Memorial stone, Donard, Co. Wicklow
Co. Wicklow |
Memorials
In the vicinity of Donard, County Wicklow, there once stood a small granite slab bearing a cryptic inscription that nobody has since been able to fully explain, and which nobody can now find.
The stone itself was modest in size, roughly half a metre long and a quarter of a metre thick, cut into a subrectangular shape from local granite. What made it curious was what was carved into its face: two lines of characters that resisted straightforward reading.

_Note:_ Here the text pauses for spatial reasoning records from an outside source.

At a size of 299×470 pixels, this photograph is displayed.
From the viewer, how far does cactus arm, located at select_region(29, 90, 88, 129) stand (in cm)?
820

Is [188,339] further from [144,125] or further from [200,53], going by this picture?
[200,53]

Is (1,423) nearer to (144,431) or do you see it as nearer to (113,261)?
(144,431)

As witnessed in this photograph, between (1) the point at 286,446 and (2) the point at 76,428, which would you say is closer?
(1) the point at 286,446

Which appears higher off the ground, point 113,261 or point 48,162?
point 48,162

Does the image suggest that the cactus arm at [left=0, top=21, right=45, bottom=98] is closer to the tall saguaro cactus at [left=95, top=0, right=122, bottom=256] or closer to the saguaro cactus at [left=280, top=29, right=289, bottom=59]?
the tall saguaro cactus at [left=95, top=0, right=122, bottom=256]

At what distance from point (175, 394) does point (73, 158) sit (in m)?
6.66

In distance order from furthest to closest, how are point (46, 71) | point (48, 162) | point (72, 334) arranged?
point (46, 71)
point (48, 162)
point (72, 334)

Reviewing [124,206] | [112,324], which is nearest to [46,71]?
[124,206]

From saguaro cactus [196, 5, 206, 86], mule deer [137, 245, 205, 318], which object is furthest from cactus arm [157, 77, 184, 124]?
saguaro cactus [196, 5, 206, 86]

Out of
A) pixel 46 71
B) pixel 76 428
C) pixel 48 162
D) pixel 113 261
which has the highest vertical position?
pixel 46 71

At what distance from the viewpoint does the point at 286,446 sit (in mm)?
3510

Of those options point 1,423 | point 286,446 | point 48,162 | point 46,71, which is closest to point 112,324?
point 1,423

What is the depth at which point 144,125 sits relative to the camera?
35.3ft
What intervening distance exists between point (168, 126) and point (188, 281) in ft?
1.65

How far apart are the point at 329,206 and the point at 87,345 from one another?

A 1931 account by Walsh recorded the inscription as something close to a bracketed arrangement of letters and numbers, with what appears to be the sequence ") M T (" on the first line and "171 ) 1V" on the second. Walsh interpreted these as possibly representing a builder's initials alongside a date, suggesting the stone may have marked the completion of some structure or commemorated whoever was responsible for it. The categorisation as "miscellaneous" in the 1986 Sites and Monuments Record reflects the difficulty of placing it neatly into any recognised type: it is neither a conventional grave marker nor an ogham stone nor a boundary post, but something in between, a small personal record in granite of a now-obscure act or person. The date encoded in the second line, if that is indeed what it is, would place the stone somewhere in the eighteenth century, though the precise year depends on how the numerals are read.
What adds a particular quality to the whole record is that the stone's current whereabouts are unknown. It was noted at its original location, described, and then lost to the historical record. Whether it was moved, built into a wall, or simply overlooked, the stone has not been formally located since. The inscription it carries may be the only surviving trace of whoever commissioned or carved it.